Sebelumnya, Subhan menggugat Gibran karena riwayat pendidikan SMA-nya yang dinilainya tidak memenuhi syarat dalam pendaftaran calon wakil presiden (cawapres) pada Pemilu tahun 2024. “Syarat menjadi cawapres tidak terpenuhi. Gibran tidak pernah sekolah SMA sederajat yang diselenggarakan berdasarkan hukum RI,” ujarnya, Rabu (03/09/2025).
Salah satu petitum gugatan tersebut menyebutkan bahwa Gibran dan Komisi Pemilihan Umum (KPU) patut untuk membayar uang ganti rugi sebesar Rp 125 triliun. “Menghukum Para Tergugat secara tanggung renteng membayar kerugian materiil dan immateriil kepada Penggugat dan seluruh Warga Negara Indonesia sebesar Rp 125 triliun dan Rp 10 juta dan disetorkan ke kas negara,” tulis isi petitum.
Baca juga: Ikatan Wartawan Hukum Gugat UU Pers ke MK, Minta Jurnalis Dilindungi dari Kriminalisasi!
Berdasarkan informasi dari KPU, Gibran diketahui menamatkan pendidikan setara SMA di dua tempat, yaitu Orchid Park Secondary School Singapore pada tahun 2002-2004 dan UTS Insearch Sydney, Australia pada tahun 2004-2007.
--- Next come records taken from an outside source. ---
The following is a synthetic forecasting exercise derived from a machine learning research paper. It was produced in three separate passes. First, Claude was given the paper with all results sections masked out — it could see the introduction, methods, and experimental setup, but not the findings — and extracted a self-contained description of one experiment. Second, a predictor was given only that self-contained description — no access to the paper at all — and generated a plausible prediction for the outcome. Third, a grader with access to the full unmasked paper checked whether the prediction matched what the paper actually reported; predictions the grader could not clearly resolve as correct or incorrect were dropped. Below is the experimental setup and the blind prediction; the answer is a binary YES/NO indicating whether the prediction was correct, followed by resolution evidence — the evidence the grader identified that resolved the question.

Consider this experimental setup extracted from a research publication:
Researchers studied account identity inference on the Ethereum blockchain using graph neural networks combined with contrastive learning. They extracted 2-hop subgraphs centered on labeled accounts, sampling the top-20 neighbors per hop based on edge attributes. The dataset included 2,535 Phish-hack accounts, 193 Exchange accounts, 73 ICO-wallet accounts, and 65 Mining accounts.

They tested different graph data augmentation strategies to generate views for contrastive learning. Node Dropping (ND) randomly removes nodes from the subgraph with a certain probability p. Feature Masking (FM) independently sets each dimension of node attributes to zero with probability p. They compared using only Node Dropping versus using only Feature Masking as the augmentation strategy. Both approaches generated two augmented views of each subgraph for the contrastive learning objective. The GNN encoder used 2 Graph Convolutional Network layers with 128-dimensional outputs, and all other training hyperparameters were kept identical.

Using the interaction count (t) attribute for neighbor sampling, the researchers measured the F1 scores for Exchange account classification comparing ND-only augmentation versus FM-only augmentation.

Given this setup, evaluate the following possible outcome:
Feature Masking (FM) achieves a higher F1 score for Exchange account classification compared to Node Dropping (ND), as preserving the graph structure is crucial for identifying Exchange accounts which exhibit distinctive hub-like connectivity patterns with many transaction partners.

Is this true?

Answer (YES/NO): YES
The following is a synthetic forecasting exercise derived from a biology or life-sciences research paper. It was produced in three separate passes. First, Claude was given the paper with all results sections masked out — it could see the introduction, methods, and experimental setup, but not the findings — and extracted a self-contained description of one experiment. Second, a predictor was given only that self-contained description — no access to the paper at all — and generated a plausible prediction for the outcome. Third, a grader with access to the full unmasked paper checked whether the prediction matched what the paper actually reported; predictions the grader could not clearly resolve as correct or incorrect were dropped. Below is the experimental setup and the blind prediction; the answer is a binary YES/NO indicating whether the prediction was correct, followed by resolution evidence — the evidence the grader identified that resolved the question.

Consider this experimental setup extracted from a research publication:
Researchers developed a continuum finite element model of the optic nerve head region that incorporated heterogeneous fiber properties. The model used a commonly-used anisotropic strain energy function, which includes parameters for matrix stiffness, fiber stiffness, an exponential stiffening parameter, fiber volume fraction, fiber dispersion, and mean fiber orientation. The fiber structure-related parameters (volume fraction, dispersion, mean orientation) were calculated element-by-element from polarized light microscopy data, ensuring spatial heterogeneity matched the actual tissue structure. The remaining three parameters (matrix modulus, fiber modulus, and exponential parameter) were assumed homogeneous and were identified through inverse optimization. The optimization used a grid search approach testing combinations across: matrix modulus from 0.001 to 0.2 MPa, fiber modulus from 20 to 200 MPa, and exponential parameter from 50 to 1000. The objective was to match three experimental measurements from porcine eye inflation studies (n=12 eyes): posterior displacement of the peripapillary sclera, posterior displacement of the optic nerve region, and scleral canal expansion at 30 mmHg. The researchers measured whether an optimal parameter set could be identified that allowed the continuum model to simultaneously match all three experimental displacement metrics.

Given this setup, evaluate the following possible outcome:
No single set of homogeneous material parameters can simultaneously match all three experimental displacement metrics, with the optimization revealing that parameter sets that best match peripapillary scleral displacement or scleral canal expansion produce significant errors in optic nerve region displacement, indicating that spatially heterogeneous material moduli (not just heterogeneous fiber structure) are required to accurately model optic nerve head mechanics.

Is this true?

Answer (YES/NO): NO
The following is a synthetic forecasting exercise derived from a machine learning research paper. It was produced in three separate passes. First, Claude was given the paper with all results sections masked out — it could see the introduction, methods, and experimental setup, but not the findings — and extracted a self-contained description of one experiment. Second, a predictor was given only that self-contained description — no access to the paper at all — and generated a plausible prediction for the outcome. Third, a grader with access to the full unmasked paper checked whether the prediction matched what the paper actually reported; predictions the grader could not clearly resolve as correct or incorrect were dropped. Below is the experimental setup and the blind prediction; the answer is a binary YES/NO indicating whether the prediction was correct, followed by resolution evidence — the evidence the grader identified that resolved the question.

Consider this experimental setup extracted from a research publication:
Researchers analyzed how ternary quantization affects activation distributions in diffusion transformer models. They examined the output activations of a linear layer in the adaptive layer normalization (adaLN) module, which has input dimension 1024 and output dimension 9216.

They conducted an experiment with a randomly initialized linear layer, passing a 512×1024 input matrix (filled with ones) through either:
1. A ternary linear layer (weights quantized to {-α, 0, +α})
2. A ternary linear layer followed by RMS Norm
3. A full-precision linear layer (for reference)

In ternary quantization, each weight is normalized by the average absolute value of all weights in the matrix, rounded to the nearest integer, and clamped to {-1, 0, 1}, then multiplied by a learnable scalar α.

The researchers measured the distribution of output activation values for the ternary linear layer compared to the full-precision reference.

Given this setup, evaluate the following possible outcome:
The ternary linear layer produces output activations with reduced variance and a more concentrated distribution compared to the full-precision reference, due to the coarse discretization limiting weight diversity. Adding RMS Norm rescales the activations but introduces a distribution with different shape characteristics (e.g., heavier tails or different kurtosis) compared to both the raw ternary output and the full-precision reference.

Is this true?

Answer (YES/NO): NO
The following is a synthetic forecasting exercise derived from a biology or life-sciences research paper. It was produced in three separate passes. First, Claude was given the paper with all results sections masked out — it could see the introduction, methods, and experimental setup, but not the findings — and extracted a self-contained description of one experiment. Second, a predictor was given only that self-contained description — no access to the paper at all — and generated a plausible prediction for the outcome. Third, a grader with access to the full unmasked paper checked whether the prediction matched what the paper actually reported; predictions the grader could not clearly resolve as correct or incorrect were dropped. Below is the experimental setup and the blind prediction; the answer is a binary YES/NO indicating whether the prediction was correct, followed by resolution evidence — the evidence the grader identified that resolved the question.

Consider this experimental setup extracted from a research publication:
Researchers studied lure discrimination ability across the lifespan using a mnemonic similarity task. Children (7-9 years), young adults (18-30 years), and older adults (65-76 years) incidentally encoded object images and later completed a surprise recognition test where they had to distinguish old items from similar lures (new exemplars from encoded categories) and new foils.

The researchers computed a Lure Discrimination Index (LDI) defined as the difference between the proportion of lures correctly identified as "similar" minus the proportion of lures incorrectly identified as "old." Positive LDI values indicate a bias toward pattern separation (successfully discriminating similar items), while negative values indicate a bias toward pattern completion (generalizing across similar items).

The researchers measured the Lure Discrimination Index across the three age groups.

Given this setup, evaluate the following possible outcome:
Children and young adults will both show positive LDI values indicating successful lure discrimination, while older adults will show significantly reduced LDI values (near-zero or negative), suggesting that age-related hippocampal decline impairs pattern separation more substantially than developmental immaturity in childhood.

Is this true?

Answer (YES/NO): NO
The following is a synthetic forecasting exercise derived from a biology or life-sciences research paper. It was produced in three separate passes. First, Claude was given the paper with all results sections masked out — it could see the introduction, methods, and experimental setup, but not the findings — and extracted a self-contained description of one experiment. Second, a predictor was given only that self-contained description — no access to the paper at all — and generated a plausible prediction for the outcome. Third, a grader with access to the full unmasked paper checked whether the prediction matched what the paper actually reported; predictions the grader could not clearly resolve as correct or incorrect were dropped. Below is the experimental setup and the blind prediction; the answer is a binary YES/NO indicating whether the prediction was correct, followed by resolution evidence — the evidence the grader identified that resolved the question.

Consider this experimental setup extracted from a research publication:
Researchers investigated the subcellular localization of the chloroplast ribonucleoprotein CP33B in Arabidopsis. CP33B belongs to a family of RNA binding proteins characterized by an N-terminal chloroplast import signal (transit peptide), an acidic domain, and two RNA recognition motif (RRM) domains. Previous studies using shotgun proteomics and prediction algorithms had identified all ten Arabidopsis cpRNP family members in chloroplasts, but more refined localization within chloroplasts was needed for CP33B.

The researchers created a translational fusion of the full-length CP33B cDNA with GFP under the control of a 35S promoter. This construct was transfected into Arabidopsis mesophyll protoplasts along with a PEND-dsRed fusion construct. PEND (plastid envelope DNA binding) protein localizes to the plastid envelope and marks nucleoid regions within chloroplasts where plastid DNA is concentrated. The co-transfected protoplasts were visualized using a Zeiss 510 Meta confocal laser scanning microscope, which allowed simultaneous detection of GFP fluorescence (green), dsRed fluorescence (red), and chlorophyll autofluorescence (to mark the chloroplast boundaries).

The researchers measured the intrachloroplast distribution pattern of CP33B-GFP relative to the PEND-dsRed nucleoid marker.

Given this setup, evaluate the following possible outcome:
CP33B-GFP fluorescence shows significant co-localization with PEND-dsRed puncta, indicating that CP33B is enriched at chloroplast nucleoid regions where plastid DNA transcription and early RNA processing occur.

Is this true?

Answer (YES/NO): NO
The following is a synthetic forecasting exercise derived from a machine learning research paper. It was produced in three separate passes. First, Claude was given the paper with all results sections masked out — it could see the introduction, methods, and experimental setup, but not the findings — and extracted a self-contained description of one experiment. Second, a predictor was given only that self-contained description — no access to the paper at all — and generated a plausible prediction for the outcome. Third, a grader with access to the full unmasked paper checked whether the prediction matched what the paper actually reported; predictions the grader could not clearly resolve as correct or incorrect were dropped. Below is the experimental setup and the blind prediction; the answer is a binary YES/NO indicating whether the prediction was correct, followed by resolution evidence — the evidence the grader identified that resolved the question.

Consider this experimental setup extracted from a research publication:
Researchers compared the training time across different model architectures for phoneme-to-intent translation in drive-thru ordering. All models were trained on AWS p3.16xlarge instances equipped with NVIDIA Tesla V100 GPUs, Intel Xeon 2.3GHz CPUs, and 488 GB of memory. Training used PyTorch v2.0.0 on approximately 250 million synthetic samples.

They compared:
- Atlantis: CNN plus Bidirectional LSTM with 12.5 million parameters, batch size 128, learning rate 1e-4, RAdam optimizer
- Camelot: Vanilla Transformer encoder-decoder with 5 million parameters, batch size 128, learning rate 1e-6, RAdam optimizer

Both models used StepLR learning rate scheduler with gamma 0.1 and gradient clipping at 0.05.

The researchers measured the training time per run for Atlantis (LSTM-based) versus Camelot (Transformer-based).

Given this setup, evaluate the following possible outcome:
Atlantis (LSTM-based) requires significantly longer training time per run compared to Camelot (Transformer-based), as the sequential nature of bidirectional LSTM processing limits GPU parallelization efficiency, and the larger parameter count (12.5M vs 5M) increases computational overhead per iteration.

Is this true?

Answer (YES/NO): YES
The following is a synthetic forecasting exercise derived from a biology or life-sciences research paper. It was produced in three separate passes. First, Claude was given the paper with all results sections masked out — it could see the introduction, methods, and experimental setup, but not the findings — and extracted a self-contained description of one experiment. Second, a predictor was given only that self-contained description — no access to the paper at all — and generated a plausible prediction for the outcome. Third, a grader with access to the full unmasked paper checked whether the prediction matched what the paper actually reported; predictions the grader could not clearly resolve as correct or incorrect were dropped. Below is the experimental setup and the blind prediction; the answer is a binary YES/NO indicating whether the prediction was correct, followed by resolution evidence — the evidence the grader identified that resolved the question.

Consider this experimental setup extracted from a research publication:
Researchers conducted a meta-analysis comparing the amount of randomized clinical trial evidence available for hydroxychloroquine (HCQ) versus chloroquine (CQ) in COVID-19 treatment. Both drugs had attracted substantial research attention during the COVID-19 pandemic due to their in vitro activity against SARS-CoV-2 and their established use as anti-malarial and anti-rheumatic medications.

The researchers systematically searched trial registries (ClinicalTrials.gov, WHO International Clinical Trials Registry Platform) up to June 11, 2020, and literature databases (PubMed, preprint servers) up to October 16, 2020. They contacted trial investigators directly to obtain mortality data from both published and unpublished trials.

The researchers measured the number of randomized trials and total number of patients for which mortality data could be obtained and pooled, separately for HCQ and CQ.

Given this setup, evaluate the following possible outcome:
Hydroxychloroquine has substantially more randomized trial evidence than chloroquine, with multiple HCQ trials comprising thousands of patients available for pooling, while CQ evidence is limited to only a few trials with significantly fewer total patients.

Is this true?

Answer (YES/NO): YES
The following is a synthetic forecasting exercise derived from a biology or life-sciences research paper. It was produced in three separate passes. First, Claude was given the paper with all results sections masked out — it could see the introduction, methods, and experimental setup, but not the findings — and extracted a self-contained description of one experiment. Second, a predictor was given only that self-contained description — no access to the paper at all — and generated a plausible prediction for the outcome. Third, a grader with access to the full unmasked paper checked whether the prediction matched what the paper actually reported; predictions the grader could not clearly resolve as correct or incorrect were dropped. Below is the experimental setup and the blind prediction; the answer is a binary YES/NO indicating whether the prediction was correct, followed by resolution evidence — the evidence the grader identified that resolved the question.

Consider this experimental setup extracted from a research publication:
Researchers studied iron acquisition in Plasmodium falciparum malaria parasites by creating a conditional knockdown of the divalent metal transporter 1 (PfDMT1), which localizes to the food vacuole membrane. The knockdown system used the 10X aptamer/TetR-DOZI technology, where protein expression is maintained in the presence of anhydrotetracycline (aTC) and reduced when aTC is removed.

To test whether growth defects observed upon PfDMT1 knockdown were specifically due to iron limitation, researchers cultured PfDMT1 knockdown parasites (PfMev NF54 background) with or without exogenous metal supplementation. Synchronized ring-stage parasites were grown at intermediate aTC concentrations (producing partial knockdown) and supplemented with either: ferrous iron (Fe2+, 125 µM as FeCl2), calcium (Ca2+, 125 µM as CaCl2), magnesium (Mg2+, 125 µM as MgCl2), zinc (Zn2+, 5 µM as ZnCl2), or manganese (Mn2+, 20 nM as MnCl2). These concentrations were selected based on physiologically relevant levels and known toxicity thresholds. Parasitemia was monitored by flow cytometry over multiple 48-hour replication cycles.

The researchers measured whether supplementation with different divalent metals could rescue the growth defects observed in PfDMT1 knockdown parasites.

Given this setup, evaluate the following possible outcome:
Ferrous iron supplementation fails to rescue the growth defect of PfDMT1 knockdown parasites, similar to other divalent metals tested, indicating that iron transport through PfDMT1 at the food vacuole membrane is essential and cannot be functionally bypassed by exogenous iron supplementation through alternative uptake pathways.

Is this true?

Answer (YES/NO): NO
Namun Subhan menjelaskan, dua institusi itu tidak memenuhi syarat pendaftaran cawapres. Ia mengatakan, KPU tidak berwenang untuk menentukan apakah dua institusi luar negeri ini setara dengan SMA di dalam negeri. Ia juga menyebut, gugatannya ini merujuk pada definisi SLTA atau SMA yang disebutkan dalam UU Pemilu yang menurutnya merujuk pada sekolah di Indonesia.
“Ini pure hukum, ini kita uji di pengadilan. Apakah boleh KPU menafsirkan pendidikan sederajat dengan pendidikan di luar negeri,” katanya.
Lebih lanjut Subhan mengaku menggugat Gibran dan juga KPU atas niat sendiri, bukan dorongan orang lain. Dirinya menegaskan bahwa keputusannya menggugat Gibran murni karena ingin memperjelas hukum di Indonesia. Ia mengatakan, hal ini terbukti dari petitum gugatannya yang mengharuskan Gibran untuk membayarkan uang ganti rugi kepada negara, bukan kepada dirinya atau kelompok tertentu.
“Saya maju sendiri. Enggak ada yang sponsor,” pungkasnya.